Molecular dynamics (MD) is a discrete modelling technique that is used to capture the nano-
scale motion of molecules. MD can be used to accurately simulate a range of physical problems
where the continuum assumption breaks down. Examples include surface interaction, complex
molecules, local phase changes, shock waves or the contact line between fluids. However, beyond
very small systems and timescales (μm and msec), MD is prohibitively expensive. Continuum
computational fluid dynamics (CFD), on the other hand, is easily capable of simulating scales of
engineering interest, (m and s). However, CFD is unable to capture micro-scale effects vital for
many modern engineering fields, such as nanofluidics, tribology, nano-electronics and integrated
circuit development. This work details the development of a set of techniques that combine the
advantages of both continuum and molecular modelling methodologies, allowing the study of
cases beyond the range of either technique alone.
The present work is split into both computational and theoretical developments. The com-
putational aspect involves the development of a new high-performance MD code, as well as a
coupler (CPL) library to link it to a continuum solver. The MD code is fully verified, has similar
performance to existing MD software and allows simulation of a wide range of cases. The CPL
library is a robust, flexible and language independent API and the source code has been made
freely available under the GNU GPL v3 license. Both MD and CPL codes are developed to allow
very large scale simulation on high performance computing (HPC) facilities.

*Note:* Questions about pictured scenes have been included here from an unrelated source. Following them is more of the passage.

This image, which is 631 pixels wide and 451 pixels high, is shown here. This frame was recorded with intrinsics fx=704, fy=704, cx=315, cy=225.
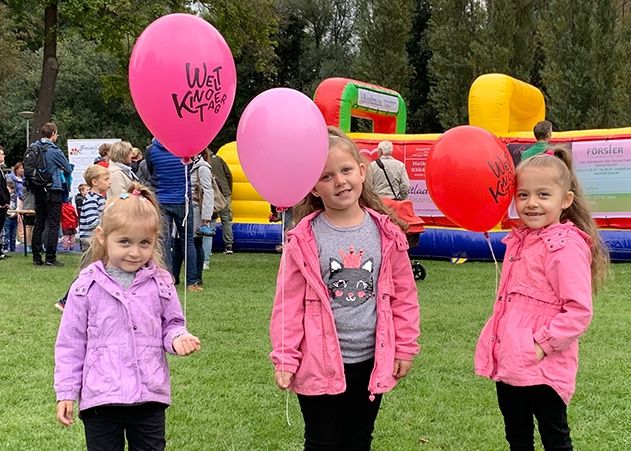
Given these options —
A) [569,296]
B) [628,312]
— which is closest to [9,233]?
[628,312]

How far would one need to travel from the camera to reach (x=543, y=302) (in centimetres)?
256

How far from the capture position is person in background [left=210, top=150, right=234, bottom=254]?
9.94 m

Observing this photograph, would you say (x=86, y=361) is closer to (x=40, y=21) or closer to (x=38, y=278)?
(x=38, y=278)

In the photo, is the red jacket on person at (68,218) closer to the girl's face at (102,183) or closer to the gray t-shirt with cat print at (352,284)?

The theoretical aspect includes the development of a rigorous mathematical framework and
its application to develop novel coupling methodologies. The mathematical framework allows
a discrete molecular system to be expressed in terms of the control volume (CV) formulation
from continuum fluid dynamics. A discrete form of Reynolds’ transport theorem is thus obtained
allowing both molecular and continuum systems to be expressed in a consistent manner. This
results in a number of insights into the molecular definition of stress. This CV framework allows
mathematical operations to be localised to a control volume in space. It is ideally suited to apply
coupling constraints to a region in space. To link the CFD and MD solvers in a rigorous and
physically consistent manner, the CV framework is combined with the variational principles of
classical mechanics. The result is a unification of a number of existing equations used in the
coupling literature and a rigorous derivation of a new and more general coupling scheme.